A fantastic show that consisted of sketches and language. Some of the language concepts were quite advanced - things that aren't that easy to explain - and yet the show made them totally clear. And it was very funny too. Featured stars like Bill Cosby along with its own cast, that included a young Morgan Freeman.
A show that, again, illustrates something I see totally lacking over this side of the Atlantic.
So, what about this new Electric Company? They have their work cut out for them. For a start, living up to the nostalgia of the adults who grew up with the original will be next to impossible. There's nothing they can do about that. They just have to try to make the best show they can. But today's climate seems less receptive to the creativity and indeed risk-taking that seemed to prevail in the 70s in educational television. I'm hoping I'm wrong there though.
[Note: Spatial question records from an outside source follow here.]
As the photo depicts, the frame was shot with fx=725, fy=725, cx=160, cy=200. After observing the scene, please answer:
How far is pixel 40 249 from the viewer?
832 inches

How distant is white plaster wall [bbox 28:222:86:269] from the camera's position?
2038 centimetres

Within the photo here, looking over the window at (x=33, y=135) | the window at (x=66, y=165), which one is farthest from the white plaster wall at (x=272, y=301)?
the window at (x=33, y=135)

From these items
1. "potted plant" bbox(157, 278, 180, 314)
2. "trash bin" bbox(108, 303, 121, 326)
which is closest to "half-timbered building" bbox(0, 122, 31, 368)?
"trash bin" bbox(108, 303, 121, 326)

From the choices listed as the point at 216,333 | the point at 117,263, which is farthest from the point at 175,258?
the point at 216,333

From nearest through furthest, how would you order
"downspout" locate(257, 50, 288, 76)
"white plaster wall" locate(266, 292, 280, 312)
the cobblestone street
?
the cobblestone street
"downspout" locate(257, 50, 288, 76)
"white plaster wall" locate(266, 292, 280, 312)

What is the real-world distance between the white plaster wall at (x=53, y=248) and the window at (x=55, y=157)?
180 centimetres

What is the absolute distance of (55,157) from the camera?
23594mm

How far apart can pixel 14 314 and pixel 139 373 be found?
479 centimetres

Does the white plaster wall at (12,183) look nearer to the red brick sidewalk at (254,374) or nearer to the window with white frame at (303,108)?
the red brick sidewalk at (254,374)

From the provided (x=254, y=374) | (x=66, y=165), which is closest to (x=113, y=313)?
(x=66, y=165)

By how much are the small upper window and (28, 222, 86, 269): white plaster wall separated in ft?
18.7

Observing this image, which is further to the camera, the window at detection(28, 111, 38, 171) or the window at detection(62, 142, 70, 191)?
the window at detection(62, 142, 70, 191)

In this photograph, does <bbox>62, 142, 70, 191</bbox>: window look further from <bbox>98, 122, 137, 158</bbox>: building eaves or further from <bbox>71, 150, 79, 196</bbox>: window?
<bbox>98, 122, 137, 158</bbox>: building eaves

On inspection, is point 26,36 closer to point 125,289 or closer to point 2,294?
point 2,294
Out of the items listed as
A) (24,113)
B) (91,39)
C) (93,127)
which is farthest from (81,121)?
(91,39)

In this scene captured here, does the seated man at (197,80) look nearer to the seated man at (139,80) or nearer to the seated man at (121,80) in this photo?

Watching clips and episode chunks over at the website here, yeah, it's nothing like the original show. It's all very hip-hop. I don't have a problem with that. I actually quite enjoyed the I/YOU beatbox guy. But the episode sections with the stories seem altogether more... typical. Normal. Like the usual children's live action fare with a bit of hip-hop Hi-5 thrown in. And it has the usual bad guy (or girl in this case). These are the sections that drive the show and, so far, I wouldn't be a fan.
But once it actually gets into the language sketches, I think it does rather well. I particularly enjoyed the large camp street guy on the YouTube type video. And the letter songs and some of the animation sequences are pretty strong. So it's not the 70s version but it's not the 70s any more.
It's an admirable endeavour and to make any judgements on some web clips would probably be unfair. If anything, I don't want to make any judgements because I want it to be good. I want it to come from the right place and really help teach children. I hope they do a good job with it and, if they do, I hope it does well.